**Work to do**. Copy the records below word for word, all of them from first to last.

(Some records)
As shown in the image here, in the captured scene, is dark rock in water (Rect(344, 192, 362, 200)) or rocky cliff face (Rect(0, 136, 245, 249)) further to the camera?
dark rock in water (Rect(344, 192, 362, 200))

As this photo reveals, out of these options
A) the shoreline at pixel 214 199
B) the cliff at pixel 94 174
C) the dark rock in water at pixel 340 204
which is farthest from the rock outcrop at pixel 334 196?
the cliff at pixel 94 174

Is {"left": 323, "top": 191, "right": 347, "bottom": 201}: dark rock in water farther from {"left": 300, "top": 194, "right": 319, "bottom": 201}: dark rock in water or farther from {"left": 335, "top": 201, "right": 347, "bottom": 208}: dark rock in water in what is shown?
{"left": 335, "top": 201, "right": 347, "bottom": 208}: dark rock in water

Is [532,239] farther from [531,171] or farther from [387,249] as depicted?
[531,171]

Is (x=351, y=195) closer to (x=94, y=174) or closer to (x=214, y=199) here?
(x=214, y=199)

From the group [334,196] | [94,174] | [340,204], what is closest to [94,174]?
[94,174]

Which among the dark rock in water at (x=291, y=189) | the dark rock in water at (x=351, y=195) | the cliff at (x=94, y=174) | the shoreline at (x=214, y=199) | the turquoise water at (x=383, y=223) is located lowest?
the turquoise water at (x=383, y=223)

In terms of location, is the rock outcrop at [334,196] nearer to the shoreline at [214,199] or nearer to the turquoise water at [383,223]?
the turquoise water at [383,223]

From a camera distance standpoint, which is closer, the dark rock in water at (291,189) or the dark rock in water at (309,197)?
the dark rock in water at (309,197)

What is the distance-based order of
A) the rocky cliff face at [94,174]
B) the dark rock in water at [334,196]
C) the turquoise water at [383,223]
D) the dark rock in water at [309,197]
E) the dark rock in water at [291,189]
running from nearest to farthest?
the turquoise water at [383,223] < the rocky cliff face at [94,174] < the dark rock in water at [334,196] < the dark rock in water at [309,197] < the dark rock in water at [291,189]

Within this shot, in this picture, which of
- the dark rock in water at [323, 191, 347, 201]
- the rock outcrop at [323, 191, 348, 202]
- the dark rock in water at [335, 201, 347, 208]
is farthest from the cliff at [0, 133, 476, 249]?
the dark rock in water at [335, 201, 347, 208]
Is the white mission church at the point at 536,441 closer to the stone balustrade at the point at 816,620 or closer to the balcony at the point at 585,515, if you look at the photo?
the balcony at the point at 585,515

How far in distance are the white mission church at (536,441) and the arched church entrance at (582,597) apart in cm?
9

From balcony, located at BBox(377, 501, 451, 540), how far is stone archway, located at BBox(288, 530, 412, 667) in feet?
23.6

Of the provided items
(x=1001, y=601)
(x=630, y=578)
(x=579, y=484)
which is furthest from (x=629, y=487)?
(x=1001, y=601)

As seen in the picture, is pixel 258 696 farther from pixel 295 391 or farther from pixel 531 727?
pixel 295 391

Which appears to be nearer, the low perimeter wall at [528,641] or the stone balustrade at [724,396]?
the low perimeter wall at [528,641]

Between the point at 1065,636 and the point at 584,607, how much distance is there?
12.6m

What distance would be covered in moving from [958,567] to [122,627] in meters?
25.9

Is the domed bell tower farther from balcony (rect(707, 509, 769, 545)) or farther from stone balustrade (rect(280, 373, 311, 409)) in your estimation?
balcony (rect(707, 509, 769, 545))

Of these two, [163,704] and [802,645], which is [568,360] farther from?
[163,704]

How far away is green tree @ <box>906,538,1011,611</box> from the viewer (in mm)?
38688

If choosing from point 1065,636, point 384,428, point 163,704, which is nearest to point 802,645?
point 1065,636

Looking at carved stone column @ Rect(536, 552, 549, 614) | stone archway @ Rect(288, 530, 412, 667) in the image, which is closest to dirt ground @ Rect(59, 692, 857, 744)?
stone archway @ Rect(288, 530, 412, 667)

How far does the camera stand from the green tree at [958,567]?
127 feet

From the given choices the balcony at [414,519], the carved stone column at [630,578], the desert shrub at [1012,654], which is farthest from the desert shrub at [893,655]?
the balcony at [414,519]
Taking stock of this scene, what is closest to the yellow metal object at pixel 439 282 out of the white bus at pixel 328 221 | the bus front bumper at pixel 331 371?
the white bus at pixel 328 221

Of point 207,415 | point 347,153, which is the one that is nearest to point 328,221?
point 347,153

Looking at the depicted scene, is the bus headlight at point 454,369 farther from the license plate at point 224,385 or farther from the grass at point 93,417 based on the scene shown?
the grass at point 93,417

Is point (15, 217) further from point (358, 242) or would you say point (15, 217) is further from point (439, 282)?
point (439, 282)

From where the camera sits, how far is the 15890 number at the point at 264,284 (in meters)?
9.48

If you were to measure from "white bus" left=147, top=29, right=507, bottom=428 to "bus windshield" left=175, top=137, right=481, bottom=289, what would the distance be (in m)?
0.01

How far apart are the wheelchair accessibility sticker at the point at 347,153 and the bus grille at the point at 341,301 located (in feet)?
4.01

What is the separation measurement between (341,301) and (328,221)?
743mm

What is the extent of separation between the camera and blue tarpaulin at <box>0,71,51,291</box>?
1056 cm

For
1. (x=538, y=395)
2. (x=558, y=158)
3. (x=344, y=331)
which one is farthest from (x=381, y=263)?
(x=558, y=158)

**Expected output**.
As shown in the image here, in the captured scene, is dark rock in water (Rect(344, 192, 362, 200)) or rocky cliff face (Rect(0, 136, 245, 249)) further to the camera?
dark rock in water (Rect(344, 192, 362, 200))

As this photo reveals, out of these options
A) the shoreline at pixel 214 199
B) the cliff at pixel 94 174
C) the dark rock in water at pixel 340 204
which is farthest from the rock outcrop at pixel 334 196?
the cliff at pixel 94 174

Is {"left": 323, "top": 191, "right": 347, "bottom": 201}: dark rock in water farther from {"left": 300, "top": 194, "right": 319, "bottom": 201}: dark rock in water or farther from {"left": 335, "top": 201, "right": 347, "bottom": 208}: dark rock in water in what is shown?
{"left": 335, "top": 201, "right": 347, "bottom": 208}: dark rock in water

Is [532,239] farther from [531,171] or farther from [387,249] as depicted?
[531,171]

Is (x=351, y=195) closer to (x=94, y=174) or closer to (x=214, y=199) here?
(x=214, y=199)

From the group [334,196] | [94,174] | [340,204], what is closest to [94,174]?
[94,174]

Which among the dark rock in water at (x=291, y=189) | the dark rock in water at (x=351, y=195) | the cliff at (x=94, y=174) | the shoreline at (x=214, y=199) | the turquoise water at (x=383, y=223) is located lowest?
the turquoise water at (x=383, y=223)

In terms of location, is the rock outcrop at [334,196] nearer to the shoreline at [214,199] or nearer to the turquoise water at [383,223]?
the turquoise water at [383,223]

From a camera distance standpoint, which is closer, the dark rock in water at (291,189) or the dark rock in water at (309,197)?
the dark rock in water at (309,197)

What is the distance-based order of
A) the rocky cliff face at [94,174]
B) the dark rock in water at [334,196]
C) the turquoise water at [383,223]
D) the dark rock in water at [309,197]
E) the dark rock in water at [291,189]
running from nearest to farthest?
the turquoise water at [383,223] < the rocky cliff face at [94,174] < the dark rock in water at [334,196] < the dark rock in water at [309,197] < the dark rock in water at [291,189]

Within this shot, in this picture, which of
- the dark rock in water at [323, 191, 347, 201]
- the rock outcrop at [323, 191, 348, 202]
- the dark rock in water at [335, 201, 347, 208]
is farthest from the cliff at [0, 133, 476, 249]?
the dark rock in water at [335, 201, 347, 208]
Is the white mission church at the point at 536,441 closer to the stone balustrade at the point at 816,620 or closer to the balcony at the point at 585,515, if you look at the photo?
the balcony at the point at 585,515

How far in distance are the white mission church at (536,441) and the arched church entrance at (582,597) apart in cm?
9

From balcony, located at BBox(377, 501, 451, 540), how far is stone archway, located at BBox(288, 530, 412, 667) in feet?
23.6

Of the provided items
(x=1001, y=601)
(x=630, y=578)
(x=579, y=484)
which is furthest from (x=629, y=487)?
(x=1001, y=601)

As seen in the picture, is pixel 258 696 farther from pixel 295 391 or farther from pixel 531 727?
pixel 295 391

Which appears to be nearer, the low perimeter wall at [528,641] or the stone balustrade at [724,396]?
the low perimeter wall at [528,641]

Between the point at 1065,636 and the point at 584,607, how much distance is there?
12.6m

What distance would be covered in moving from [958,567] to [122,627] in meters?
25.9

Is the domed bell tower farther from balcony (rect(707, 509, 769, 545)) or farther from stone balustrade (rect(280, 373, 311, 409)) in your estimation?
balcony (rect(707, 509, 769, 545))

Of these two, [163,704] and [802,645], which is [568,360] farther from?
[163,704]

How far away is green tree @ <box>906,538,1011,611</box> from the viewer (in mm)?
38688

If choosing from point 1065,636, point 384,428, point 163,704, which is nearest to point 802,645?
point 1065,636

Looking at carved stone column @ Rect(536, 552, 549, 614) | stone archway @ Rect(288, 530, 412, 667) in the image, which is closest to dirt ground @ Rect(59, 692, 857, 744)?
stone archway @ Rect(288, 530, 412, 667)

How far does the camera stand from the green tree at [958,567]?
127 feet

From the given choices the balcony at [414,519], the carved stone column at [630,578], the desert shrub at [1012,654], which is farthest from the desert shrub at [893,655]?
the balcony at [414,519]
Taking stock of this scene, what is closest to the yellow metal object at pixel 439 282 out of the white bus at pixel 328 221 | the bus front bumper at pixel 331 371?
the white bus at pixel 328 221

Of point 207,415 | point 347,153, which is the one that is nearest to point 328,221?
point 347,153

Looking at the depicted scene, is the bus headlight at point 454,369 farther from the license plate at point 224,385 or farther from the grass at point 93,417 based on the scene shown?
the grass at point 93,417

Is point (15, 217) further from point (358, 242) or would you say point (15, 217) is further from point (439, 282)?
point (439, 282)

From where the camera sits, how far is the 15890 number at the point at 264,284 (in meters)?
9.48

If you were to measure from "white bus" left=147, top=29, right=507, bottom=428 to "bus windshield" left=175, top=137, right=481, bottom=289, what would the distance be (in m)?
0.01

How far apart are the wheelchair accessibility sticker at the point at 347,153 and the bus grille at the point at 341,301 located (in feet)?
4.01

What is the separation measurement between (341,301) and (328,221)?
743mm

What is the extent of separation between the camera and blue tarpaulin at <box>0,71,51,291</box>?
1056 cm

For
1. (x=538, y=395)
2. (x=558, y=158)
3. (x=344, y=331)
which one is farthest from (x=381, y=263)?
(x=558, y=158)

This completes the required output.